**EXERCISES TO COMPLETE:**
[1] Repeat the part of the Deep Magic interview that runs from "Amanda Hamon: I'll" to "feel refreshingly new.", word for word.
[2] Answer these from the Deep Magic interview:
(a) How many new spells does the inquisitor get?
(b) Whose shieldmaiden magic is named as one of the new schools of magic?
(c) What does Amanda say a spell has to be, first of all?
[3] Pick up the Deep Magic interview after its last sentence and keep it going.

#### PROVIDED PASSAGE ####

Wolfgang Baur: Deep Magic hugely expands the range of spells and options for every Pathfinder RPG spellcasting class, from the inquisitor (with 17 new spells and counting) to the classic sorcerer and wizard (literally hundreds of new spells.) It also offers great advice and new ways to run certain types of magic from the best Pathfinder freelancers on related topics like golems, familiars, incantations, and archetypes. And it presents entirely new schools and subschools of magic, like Ed Greenwood’s shieldmaiden magic.

Amanda Hamon: I'll also add that this book throws a ton of brand-new magic options into the game. For those who are looking for magic with a twist, there are incantations, glyphs, runes, and ink magic ciphers—without introducing a whole bunch of complicated new rules. The systems are surprisingly easy to learn and make your game feel refreshingly new.

What makes for a good spell?

Amanda: First of all, spells have to be useful. A spell might have the coolest visual effect ever, but that doesn’t matter if it requires a situation so specific that it's almost never used. Once your spell has a good raison d'etre, make sure that its mechanics are balanced with other, similar spells that already exist. Once those elements are nailed down, it's important for a spell to have a certain x-factor. Maybe it's a breathtaking visual effect, or an effect that's invaluable in combat, or something else that makes the party members say, "Wow, I'm glad you used that spell — I thought we were goners!"

#### RECORD EXCERPTS ####

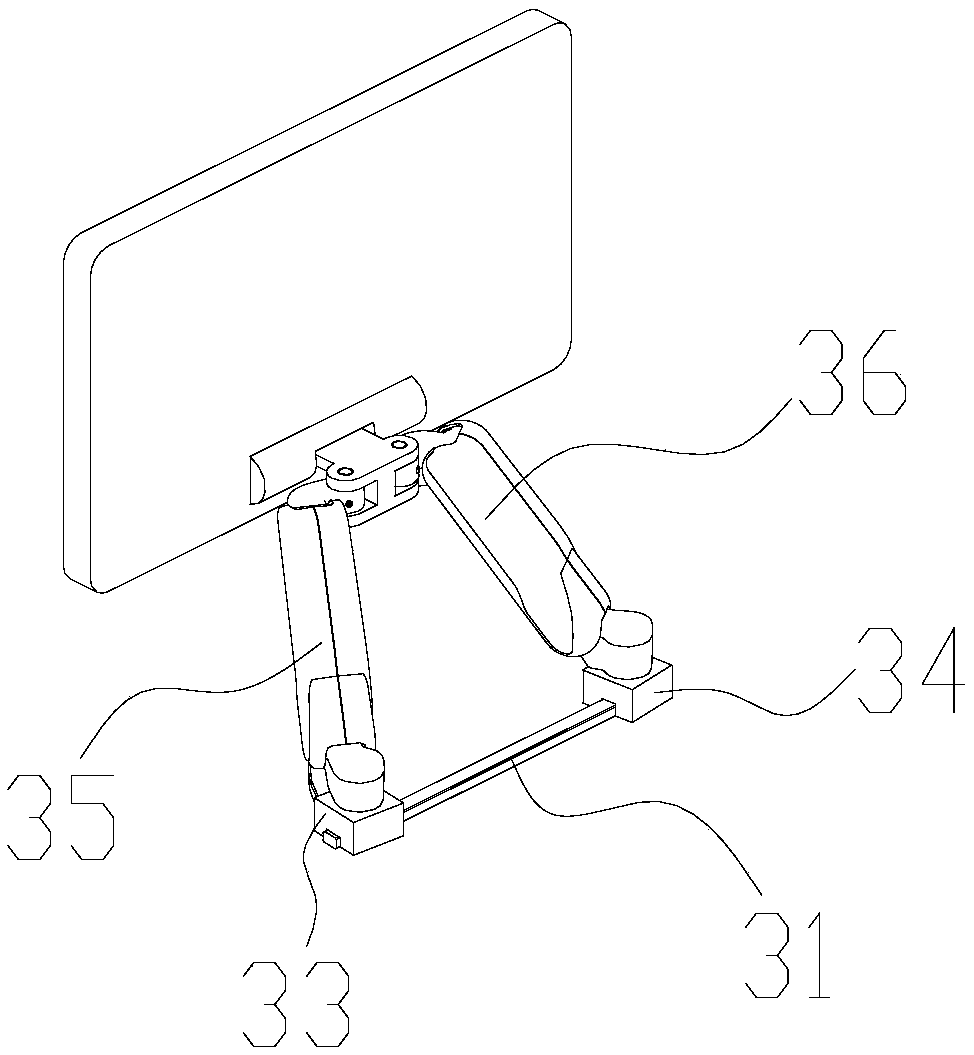 36
34
35
31
33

####

**ANSWERS PROVIDED:**
[1]
Amanda Hamon: I'll also add that this book throws a ton of brand-new magic options into the game. For those who are looking for magic with a twist, there are incantations, glyphs, runes, and ink magic ciphers—without introducing a whole bunch of complicated new rules. The systems are surprisingly easy to learn and make your game feel refreshingly new.

[2]
(a) 17 new spells, and counting.
(b) Ed Greenwood's.
(c) Useful.

[3]
Wolfgang: A good spell gets the player excited to use it, to be the hero of the moment. It could involve talking to stones about local threats, or it could involve animating a landslide or sinking an island. Mostly, though, good spells combine utility with a sense of wonder and empowerment. Flying is both very useful and an extremely cool trick. Calling down lightning? Oh, yeah!

You need to provide the player with a sense of world-changing possibilities. If a spell doesn’t make me feel like Tesla about to trigger a massive electrical coil, it’s just not quite there yet.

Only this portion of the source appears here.